Projeto Truffaut V: “Fahrenheit 451”
“Fahrenheit 451”, UK/1966. Direção: François Truffaut. Produção: Lewis M. Allen. Roteiro: Jean-Louis Richard, François Truffaut, baseado no…
“Fahrenheit 451”, UK/1966. Direção: François Truffaut. Produção: Lewis M. Allen. Roteiro: Jean-Louis Richard, François Truffaut, baseado no livro de Ray Bradbury. Fotografia: Nicolas Roeg. Música: Bernard Herrmann. Montagem: Thom Noble. Elenco: Oskar Werner, Julie Christie, Cyril Cusack, Anton Diffring, Bee Duffell, Alex Scott.
Da mesma forma que um escritor utiliza sua caneta, o diretor de cinema possui a câmera como via de expressão artística. Era essa a perspectiva central defendida pela revista especializada Cahiers du Cinéma, no que seus jovens críticos, dentre eles François Truffaut, Jean-Luc Godard e Jacques Rivette, batizaram de “Política dos Autores”. O diretor, estabelecido como autor do filme, transforma a unidade de encenação, antes mero meio de ilustração do enredo, em uma verdadeira escritura. A moral de um filme passa a estar menos em sua história do que na forma pela qual o enredo é contado pelo diretor através da mise-en-scéne. Esse Truffaut crítico, em um artigo de 1958, afirmou que não existe fórmula mágica para uma boa adaptação de um livro para o cinema: o único método válido seria a reconversão, em termos de linguagem cinematográfica, das ideias literárias. Ou seja, a adaptação do cineasta, ligada diretamente à sua personalidade artística. Truffaut era contra o roteiro que transforma mecanicamente romances em peças de teatro, que apela para um enxugamento da construção dramática literária por meio de uma simplificação exagerada, onde os diálogos ficam encarregados de exprimir o máximo possível do enredo. É precisamente na distopia totalitária do romance de Ray Bradbury “Fahrenheit 451”, em que a posse e a leitura de livros é proibida e a sociedade é dominada por uma proliferação de imagens, que o Truffaut diretor vai discorrer, por meio de seu ofício, sobre a concepção de autorismo, ou seja, a identificação da assinatura pessoal de um autor em sua obra.
Apesar de já ter adaptado dois romances anteriormente, era a primeira vez que o Truffaut roteirista lidava com uma obra bastante popular. “Atirem no pianista” (1960) e “Jules e Jim” (1960) eram derivados de livros praticamente desconhecidos do grande público, enquanto “Fahrenheit 451” já era aclamado em 1954 como um dos melhores lançamentos da década. Acostumado com equipes pequenas e grana curta, era também a primeira vez em que François Truffaut disponibilizava de um orçamento de US$ 1,5 milhões, numa produção de larga escala bancada pela norte-americana Universal Pictures, em sua primeira experiência europeia. Apesar do investimento, o maior projeto da carreira de Truffaut fracassou nas bilheterias e seria a única incursão do diretor francês na língua inglesa.

----

__Tarefa 1__
Por favor, copie o trecho do texto sobre "Fahrenheit 451" começando em "Apesar de já" e terminando em "na língua inglesa.", trocando o nome "Universal Pictures" por "Columbia Pictures".
__Tarefa 2__
Segundo o texto sobre "Fahrenheit 451", de quanto foi o orçamento de que Truffaut dispôs para esse filme?
As linhas que vêm depois não serão usadas.

----

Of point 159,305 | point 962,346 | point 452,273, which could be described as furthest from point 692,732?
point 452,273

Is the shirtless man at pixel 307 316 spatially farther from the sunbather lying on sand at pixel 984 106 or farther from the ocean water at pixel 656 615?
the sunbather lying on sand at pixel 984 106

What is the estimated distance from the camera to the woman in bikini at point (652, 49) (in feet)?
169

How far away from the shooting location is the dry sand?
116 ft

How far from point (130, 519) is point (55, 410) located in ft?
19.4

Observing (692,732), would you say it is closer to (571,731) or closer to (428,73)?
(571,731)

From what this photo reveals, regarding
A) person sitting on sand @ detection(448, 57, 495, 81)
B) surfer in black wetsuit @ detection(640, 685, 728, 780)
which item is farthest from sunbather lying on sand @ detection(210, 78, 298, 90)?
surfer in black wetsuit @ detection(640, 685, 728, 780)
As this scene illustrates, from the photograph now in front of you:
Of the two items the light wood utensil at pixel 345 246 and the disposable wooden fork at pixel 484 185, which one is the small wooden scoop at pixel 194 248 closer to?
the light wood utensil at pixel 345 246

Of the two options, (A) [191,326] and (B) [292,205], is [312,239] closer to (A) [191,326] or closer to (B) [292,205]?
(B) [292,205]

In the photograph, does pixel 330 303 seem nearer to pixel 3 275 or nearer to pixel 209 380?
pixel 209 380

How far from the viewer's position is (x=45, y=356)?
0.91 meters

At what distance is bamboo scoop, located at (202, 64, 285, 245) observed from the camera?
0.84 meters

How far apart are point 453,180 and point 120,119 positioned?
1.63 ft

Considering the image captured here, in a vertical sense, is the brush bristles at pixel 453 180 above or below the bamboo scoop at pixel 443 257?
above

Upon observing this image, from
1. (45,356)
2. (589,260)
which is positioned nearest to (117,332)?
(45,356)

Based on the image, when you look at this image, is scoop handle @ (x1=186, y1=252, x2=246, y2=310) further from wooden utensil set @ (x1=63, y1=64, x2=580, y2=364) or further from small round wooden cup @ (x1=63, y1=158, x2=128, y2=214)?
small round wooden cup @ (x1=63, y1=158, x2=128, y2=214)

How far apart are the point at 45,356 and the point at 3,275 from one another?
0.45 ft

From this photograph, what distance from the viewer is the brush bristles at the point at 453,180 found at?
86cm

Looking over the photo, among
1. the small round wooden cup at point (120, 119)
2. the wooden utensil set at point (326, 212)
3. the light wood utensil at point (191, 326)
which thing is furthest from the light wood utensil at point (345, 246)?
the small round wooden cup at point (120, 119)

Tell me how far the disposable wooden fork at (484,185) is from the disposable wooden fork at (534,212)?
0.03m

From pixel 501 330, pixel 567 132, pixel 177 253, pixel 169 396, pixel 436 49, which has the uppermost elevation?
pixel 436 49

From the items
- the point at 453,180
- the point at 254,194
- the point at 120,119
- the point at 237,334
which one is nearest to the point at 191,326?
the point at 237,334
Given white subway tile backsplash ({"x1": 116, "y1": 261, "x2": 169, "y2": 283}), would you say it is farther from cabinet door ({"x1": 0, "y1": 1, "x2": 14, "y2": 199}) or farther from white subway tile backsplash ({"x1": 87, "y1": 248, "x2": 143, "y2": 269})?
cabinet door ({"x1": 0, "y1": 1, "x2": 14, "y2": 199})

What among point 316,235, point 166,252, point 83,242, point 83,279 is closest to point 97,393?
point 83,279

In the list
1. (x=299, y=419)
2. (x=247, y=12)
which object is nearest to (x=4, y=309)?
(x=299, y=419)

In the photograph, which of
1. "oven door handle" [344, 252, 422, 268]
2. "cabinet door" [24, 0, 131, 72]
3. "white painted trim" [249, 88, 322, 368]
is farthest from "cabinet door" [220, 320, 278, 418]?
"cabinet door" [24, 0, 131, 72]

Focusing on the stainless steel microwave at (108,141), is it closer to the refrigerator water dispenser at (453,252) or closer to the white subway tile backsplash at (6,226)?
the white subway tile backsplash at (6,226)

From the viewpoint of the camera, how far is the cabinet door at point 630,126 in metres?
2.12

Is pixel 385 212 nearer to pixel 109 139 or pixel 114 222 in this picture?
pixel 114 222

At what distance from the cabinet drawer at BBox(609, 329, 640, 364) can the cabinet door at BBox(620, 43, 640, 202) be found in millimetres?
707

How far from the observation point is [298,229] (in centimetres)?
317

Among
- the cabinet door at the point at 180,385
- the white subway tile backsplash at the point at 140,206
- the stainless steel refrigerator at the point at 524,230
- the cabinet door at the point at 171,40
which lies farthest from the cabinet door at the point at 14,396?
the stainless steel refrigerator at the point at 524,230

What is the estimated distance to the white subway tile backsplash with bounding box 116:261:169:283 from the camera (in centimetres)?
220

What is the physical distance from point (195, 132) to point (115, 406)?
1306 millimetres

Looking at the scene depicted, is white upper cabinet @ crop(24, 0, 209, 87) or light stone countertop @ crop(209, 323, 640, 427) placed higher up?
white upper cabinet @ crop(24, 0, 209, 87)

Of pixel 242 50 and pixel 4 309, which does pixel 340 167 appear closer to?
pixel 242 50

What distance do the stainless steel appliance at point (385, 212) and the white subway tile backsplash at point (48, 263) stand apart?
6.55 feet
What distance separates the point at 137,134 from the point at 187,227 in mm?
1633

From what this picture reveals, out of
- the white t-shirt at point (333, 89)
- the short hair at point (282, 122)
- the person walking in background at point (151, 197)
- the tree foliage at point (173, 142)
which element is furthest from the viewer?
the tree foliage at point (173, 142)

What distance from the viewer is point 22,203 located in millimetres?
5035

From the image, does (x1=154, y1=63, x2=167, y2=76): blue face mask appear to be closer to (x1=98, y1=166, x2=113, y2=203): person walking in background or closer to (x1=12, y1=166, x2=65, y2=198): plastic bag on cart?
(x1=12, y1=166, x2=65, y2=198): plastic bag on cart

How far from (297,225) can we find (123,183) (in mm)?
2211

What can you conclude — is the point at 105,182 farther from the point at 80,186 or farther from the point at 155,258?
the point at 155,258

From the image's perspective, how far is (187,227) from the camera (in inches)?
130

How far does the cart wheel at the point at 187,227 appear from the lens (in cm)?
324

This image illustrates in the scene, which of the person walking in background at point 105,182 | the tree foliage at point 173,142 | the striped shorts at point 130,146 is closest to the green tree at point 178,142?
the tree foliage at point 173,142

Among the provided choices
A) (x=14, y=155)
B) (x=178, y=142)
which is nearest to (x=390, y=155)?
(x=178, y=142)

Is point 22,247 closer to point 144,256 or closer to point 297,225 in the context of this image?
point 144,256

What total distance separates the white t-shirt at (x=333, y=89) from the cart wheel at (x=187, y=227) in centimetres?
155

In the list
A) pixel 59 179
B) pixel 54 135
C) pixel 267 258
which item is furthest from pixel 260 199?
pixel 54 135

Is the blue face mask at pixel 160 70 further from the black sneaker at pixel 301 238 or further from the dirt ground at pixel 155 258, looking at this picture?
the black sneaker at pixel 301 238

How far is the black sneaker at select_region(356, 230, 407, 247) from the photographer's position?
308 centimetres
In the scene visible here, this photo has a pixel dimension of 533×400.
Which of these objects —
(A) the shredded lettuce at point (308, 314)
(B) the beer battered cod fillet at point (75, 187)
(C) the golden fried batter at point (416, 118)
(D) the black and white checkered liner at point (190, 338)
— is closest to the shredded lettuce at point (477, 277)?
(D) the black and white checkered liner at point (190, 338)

----

__Resposta 1__
Apesar de já ter adaptado dois romances anteriormente, era a primeira vez que o Truffaut roteirista lidava com uma obra bastante popular. “Atirem no pianista” (1960) e “Jules e Jim” (1960) eram derivados de livros praticamente desconhecidos do grande público, enquanto “Fahrenheit 451” já era aclamado em 1954 como um dos melhores lançamentos da década. Acostumado com equipes pequenas e grana curta, era também a primeira vez em que François Truffaut disponibilizava de um orçamento de US$ 1,5 milhões, numa produção de larga escala bancada pela norte-americana Columbia Pictures, em sua primeira experiência europeia. Apesar do investimento, o maior projeto da carreira de Truffaut fracassou nas bilheterias e seria a única incursão do diretor francês na língua inglesa.

__Resposta 2__
US$ 1,5 milhões.